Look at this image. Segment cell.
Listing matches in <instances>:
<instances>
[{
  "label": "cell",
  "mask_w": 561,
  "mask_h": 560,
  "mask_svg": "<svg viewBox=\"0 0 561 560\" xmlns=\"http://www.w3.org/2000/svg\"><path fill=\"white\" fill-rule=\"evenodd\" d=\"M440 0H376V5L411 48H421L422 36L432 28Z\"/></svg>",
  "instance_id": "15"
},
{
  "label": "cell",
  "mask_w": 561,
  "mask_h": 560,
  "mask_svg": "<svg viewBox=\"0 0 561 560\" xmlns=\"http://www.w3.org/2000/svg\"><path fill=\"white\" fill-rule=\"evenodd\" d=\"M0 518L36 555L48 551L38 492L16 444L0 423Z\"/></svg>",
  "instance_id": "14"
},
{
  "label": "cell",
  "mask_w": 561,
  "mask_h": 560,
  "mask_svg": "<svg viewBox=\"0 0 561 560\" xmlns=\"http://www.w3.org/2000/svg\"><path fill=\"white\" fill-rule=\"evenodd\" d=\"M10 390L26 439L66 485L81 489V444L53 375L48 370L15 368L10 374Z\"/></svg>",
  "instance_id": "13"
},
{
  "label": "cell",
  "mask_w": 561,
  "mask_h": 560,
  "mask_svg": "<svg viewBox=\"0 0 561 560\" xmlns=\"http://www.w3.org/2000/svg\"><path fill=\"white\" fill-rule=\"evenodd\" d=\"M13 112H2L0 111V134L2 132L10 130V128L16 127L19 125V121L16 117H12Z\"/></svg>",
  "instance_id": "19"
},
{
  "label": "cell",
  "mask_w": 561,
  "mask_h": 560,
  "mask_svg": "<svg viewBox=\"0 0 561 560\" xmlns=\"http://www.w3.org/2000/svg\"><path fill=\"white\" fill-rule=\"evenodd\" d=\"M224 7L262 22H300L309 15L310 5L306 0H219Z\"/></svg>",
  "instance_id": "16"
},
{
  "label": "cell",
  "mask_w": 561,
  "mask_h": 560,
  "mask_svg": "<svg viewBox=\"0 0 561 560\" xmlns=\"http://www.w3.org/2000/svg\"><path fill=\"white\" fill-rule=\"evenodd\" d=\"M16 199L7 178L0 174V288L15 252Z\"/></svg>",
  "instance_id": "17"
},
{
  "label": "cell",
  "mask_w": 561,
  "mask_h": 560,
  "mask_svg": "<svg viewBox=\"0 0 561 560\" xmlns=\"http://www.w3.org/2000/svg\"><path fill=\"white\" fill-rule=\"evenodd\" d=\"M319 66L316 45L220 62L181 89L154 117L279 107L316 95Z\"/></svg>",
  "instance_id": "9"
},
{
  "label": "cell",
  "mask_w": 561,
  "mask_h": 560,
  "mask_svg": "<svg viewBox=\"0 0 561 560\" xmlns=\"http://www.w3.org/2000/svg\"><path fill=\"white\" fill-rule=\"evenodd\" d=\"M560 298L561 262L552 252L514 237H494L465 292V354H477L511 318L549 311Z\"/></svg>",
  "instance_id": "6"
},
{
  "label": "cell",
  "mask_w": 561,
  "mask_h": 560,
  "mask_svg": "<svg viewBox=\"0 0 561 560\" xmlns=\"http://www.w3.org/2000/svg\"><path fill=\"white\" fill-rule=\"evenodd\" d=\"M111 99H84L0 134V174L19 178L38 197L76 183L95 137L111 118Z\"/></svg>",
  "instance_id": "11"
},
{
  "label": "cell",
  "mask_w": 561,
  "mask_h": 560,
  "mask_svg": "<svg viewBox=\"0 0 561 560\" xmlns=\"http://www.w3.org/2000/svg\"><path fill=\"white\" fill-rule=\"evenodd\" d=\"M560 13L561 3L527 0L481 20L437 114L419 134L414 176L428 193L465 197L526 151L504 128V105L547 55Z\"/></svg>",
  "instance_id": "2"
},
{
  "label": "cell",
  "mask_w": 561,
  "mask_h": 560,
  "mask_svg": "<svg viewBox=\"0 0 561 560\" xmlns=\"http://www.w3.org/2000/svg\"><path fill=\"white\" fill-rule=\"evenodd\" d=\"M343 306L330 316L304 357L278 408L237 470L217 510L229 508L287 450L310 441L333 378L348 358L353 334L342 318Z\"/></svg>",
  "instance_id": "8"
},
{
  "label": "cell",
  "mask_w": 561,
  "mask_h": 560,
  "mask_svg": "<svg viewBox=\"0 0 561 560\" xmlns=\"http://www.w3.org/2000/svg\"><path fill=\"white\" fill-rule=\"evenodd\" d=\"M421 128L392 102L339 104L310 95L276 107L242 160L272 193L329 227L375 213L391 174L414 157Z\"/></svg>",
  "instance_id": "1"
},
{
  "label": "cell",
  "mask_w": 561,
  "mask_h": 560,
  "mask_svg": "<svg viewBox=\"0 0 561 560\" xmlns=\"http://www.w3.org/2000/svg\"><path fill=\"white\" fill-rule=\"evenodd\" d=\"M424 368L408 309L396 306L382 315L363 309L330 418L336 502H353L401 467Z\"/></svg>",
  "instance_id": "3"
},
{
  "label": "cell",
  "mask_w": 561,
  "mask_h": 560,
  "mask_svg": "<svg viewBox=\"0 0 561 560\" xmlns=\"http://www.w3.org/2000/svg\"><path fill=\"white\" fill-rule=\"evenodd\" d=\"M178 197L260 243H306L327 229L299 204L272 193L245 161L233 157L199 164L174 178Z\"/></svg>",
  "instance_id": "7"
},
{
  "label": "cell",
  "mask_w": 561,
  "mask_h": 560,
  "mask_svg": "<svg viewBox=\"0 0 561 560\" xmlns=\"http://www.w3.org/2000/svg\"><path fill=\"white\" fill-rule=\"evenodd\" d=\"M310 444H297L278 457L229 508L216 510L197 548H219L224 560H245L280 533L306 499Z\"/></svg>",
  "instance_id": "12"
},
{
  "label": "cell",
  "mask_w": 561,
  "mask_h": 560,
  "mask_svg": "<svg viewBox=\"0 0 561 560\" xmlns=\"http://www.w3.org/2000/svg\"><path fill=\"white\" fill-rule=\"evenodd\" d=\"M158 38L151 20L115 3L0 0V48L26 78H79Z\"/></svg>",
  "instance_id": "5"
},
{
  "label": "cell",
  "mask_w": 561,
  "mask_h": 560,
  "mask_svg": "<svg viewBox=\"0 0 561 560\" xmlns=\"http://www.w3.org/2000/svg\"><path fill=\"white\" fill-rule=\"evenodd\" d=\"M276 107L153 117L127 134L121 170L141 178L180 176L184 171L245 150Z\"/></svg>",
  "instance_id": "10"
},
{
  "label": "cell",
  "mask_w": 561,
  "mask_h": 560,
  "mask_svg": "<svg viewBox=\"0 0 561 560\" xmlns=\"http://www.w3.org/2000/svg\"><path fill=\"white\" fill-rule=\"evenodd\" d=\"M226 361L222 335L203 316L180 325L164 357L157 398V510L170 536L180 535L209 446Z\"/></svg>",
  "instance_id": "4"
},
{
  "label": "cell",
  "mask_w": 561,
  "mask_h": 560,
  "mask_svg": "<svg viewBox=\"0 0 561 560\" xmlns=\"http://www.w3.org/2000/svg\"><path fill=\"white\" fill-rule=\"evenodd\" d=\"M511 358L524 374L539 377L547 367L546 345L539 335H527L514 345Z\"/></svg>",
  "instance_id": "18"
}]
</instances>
...
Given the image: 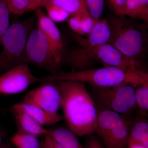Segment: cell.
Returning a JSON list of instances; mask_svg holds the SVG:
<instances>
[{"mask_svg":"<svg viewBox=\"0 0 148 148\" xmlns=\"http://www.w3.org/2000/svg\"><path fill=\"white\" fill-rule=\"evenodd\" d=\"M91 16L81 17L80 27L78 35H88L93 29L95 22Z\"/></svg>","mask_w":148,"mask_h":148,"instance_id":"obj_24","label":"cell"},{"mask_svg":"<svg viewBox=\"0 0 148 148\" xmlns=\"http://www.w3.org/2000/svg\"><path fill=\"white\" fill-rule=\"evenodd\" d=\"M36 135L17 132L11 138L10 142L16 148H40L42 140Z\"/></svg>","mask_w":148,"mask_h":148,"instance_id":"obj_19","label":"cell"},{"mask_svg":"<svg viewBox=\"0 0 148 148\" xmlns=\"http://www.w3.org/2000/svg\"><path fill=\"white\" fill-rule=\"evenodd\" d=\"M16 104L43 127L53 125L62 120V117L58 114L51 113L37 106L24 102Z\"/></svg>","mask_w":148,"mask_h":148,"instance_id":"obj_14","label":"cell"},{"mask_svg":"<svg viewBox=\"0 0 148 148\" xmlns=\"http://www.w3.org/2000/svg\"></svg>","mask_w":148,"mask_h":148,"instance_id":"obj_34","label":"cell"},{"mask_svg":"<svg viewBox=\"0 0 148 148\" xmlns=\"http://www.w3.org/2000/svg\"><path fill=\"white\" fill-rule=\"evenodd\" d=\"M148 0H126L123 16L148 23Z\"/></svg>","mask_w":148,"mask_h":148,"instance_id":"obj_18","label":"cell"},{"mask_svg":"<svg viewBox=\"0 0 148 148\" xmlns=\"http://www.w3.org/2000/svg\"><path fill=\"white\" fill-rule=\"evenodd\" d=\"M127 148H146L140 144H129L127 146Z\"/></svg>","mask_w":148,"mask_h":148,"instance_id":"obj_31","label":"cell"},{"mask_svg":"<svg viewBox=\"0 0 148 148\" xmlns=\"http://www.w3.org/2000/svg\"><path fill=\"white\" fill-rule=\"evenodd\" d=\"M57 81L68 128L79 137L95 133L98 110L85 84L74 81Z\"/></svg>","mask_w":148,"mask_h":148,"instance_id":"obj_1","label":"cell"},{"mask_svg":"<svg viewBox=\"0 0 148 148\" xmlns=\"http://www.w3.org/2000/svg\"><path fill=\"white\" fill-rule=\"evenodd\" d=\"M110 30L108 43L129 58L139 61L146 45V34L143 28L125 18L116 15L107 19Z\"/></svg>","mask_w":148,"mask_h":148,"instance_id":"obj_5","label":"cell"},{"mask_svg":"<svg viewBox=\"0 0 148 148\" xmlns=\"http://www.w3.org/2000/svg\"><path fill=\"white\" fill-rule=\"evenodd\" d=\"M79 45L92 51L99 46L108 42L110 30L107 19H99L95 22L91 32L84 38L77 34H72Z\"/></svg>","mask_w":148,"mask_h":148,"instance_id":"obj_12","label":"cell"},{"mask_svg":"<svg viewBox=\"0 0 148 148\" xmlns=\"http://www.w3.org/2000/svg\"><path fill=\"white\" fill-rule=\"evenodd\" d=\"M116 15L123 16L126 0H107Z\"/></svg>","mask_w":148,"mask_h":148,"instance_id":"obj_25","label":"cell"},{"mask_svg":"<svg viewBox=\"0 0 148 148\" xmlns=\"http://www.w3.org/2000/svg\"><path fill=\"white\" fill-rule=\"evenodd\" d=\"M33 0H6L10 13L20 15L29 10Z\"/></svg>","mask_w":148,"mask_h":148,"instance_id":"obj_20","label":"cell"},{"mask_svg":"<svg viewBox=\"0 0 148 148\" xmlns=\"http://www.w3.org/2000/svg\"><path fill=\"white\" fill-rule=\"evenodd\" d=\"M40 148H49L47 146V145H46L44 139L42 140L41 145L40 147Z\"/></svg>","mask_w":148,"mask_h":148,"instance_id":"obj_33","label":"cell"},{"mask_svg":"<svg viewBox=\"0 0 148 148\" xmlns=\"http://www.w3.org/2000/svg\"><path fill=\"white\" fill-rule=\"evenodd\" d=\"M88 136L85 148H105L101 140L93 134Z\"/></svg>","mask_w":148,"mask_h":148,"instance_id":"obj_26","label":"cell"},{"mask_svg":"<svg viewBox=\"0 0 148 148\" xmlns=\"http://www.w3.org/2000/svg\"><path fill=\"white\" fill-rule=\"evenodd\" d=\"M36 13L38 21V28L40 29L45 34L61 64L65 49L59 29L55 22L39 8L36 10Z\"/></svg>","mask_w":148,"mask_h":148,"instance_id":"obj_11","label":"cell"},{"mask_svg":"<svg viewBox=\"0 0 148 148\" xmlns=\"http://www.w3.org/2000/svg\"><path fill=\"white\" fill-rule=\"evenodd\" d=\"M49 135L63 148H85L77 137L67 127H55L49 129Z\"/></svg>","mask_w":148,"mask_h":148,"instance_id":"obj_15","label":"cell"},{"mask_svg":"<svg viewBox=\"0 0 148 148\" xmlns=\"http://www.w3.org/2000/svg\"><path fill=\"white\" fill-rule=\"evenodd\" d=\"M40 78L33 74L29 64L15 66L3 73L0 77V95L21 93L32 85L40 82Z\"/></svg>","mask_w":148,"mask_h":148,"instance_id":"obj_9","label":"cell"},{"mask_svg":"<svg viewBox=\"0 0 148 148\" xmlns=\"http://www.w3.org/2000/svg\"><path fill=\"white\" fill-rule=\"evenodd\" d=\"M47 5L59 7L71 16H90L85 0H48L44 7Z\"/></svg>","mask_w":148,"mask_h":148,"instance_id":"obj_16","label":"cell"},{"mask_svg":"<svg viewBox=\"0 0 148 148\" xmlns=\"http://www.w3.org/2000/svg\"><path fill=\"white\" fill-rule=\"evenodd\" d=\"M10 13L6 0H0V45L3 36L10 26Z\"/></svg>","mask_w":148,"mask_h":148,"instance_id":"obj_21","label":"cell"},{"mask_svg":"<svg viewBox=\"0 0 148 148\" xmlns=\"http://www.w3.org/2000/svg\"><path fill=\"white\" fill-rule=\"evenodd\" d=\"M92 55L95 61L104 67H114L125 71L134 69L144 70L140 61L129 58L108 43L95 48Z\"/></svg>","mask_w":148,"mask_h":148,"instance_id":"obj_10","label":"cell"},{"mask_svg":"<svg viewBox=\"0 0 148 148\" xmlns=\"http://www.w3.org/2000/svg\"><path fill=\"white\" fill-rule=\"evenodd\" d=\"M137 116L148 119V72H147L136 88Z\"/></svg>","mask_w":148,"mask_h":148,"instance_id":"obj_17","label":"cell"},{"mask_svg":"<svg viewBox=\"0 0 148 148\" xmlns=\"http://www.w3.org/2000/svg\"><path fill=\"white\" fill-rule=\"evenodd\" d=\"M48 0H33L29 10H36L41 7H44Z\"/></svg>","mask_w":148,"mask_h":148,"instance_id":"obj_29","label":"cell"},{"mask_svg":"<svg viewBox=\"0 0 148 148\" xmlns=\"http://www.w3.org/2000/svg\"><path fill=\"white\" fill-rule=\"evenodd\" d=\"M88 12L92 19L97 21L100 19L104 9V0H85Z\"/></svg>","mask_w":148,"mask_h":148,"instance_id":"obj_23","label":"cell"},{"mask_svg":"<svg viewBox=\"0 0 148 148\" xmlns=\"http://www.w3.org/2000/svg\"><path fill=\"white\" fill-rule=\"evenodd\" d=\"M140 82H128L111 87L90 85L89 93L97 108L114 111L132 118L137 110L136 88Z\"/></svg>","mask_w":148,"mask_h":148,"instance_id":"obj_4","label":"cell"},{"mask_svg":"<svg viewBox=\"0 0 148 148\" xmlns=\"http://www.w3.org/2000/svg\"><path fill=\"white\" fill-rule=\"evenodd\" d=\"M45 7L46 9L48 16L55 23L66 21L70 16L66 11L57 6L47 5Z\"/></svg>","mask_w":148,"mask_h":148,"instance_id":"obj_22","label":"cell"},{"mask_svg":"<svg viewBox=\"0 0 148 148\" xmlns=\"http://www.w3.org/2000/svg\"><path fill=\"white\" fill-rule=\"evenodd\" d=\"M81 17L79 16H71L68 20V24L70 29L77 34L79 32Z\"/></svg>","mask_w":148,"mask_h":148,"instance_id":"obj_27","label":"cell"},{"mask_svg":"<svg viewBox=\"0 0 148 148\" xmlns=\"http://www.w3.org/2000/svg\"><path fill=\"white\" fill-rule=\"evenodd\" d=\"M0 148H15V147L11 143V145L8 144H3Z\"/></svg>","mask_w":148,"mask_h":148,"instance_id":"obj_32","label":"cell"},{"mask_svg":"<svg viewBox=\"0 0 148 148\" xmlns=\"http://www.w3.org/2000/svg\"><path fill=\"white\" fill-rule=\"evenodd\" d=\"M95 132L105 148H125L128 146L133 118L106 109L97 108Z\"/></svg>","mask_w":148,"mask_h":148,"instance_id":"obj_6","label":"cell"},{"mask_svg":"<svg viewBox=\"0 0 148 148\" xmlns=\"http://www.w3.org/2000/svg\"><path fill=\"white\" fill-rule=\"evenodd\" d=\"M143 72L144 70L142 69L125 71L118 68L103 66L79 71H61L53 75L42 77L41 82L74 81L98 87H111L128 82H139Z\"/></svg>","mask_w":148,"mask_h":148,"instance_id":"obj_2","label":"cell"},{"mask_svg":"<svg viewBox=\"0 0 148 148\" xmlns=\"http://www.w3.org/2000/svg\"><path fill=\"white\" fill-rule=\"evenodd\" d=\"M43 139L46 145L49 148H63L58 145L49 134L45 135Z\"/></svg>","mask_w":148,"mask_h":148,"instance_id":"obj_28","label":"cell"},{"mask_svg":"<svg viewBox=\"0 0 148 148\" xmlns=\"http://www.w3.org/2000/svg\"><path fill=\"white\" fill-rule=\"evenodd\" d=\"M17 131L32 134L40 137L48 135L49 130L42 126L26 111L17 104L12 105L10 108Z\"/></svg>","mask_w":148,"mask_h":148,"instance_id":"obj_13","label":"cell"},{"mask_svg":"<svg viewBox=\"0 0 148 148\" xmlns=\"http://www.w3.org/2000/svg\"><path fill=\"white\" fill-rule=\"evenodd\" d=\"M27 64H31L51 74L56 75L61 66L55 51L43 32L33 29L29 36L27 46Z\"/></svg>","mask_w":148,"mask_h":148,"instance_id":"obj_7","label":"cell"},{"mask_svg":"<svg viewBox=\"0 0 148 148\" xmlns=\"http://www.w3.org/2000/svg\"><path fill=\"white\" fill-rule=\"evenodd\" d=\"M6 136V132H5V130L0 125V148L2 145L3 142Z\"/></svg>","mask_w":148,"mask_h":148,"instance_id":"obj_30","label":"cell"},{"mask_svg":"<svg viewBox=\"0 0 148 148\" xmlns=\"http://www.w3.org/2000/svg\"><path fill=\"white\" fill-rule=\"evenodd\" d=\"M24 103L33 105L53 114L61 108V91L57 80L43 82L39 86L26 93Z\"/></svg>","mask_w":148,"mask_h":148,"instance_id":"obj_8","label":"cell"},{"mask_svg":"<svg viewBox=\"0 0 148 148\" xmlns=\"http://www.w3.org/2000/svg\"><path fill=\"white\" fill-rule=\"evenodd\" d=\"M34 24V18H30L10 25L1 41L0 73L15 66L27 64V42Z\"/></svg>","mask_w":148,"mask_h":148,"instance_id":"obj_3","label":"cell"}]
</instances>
--
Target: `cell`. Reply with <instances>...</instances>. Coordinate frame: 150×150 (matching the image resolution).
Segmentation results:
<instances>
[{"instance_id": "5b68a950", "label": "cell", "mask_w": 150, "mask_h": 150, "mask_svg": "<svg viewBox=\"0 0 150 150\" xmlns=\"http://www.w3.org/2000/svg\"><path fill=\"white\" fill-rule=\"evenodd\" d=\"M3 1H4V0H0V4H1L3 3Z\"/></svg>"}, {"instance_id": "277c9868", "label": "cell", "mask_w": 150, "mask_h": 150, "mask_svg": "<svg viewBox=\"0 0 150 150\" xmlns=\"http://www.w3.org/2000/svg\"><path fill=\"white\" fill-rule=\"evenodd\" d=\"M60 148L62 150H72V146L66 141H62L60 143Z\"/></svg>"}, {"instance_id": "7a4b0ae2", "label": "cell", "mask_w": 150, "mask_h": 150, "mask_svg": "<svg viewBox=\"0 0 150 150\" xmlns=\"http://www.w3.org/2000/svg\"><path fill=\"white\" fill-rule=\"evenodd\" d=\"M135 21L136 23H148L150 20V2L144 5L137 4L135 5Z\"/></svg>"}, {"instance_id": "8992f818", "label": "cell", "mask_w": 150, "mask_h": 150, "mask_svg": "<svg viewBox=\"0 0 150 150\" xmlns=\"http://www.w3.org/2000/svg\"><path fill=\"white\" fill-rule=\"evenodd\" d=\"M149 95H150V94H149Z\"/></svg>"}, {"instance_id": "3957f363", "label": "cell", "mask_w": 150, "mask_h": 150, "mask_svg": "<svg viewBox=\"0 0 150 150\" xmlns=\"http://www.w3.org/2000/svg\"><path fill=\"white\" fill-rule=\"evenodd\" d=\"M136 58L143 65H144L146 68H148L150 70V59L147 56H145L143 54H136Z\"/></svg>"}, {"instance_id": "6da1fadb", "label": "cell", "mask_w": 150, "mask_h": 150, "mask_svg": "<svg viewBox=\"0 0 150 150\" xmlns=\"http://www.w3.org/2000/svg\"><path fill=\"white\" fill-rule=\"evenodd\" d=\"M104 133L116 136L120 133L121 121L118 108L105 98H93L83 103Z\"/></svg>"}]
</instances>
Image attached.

[Given task]: Arrange the lines above as a numbered list with blank lines omitted, starting at the line containing "the image resolution)." and ending at the line containing "Image attached.".

[Exercise result]:
1. Target: `cell`. Reply with <instances>...</instances>. Coordinate frame: 150×150 (matching the image resolution).
2. Segmentation results:
3. <instances>
4. [{"instance_id": "5b68a950", "label": "cell", "mask_w": 150, "mask_h": 150, "mask_svg": "<svg viewBox=\"0 0 150 150\" xmlns=\"http://www.w3.org/2000/svg\"><path fill=\"white\" fill-rule=\"evenodd\" d=\"M3 1H4V0H0V4H1L3 3Z\"/></svg>"}, {"instance_id": "277c9868", "label": "cell", "mask_w": 150, "mask_h": 150, "mask_svg": "<svg viewBox=\"0 0 150 150\" xmlns=\"http://www.w3.org/2000/svg\"><path fill=\"white\" fill-rule=\"evenodd\" d=\"M60 148L62 150H72V146L66 141H62L60 143Z\"/></svg>"}, {"instance_id": "7a4b0ae2", "label": "cell", "mask_w": 150, "mask_h": 150, "mask_svg": "<svg viewBox=\"0 0 150 150\" xmlns=\"http://www.w3.org/2000/svg\"><path fill=\"white\" fill-rule=\"evenodd\" d=\"M135 21L136 23H148L150 20V2L144 5L137 4L135 5Z\"/></svg>"}, {"instance_id": "8992f818", "label": "cell", "mask_w": 150, "mask_h": 150, "mask_svg": "<svg viewBox=\"0 0 150 150\" xmlns=\"http://www.w3.org/2000/svg\"><path fill=\"white\" fill-rule=\"evenodd\" d=\"M149 95H150V94H149Z\"/></svg>"}, {"instance_id": "3957f363", "label": "cell", "mask_w": 150, "mask_h": 150, "mask_svg": "<svg viewBox=\"0 0 150 150\" xmlns=\"http://www.w3.org/2000/svg\"><path fill=\"white\" fill-rule=\"evenodd\" d=\"M136 58L143 65H144L146 68H148L150 70V59L147 56H145L143 54H136Z\"/></svg>"}, {"instance_id": "6da1fadb", "label": "cell", "mask_w": 150, "mask_h": 150, "mask_svg": "<svg viewBox=\"0 0 150 150\" xmlns=\"http://www.w3.org/2000/svg\"><path fill=\"white\" fill-rule=\"evenodd\" d=\"M104 133L116 136L120 133L121 121L118 108L105 98H93L83 103Z\"/></svg>"}]
5. </instances>
6. Image attached.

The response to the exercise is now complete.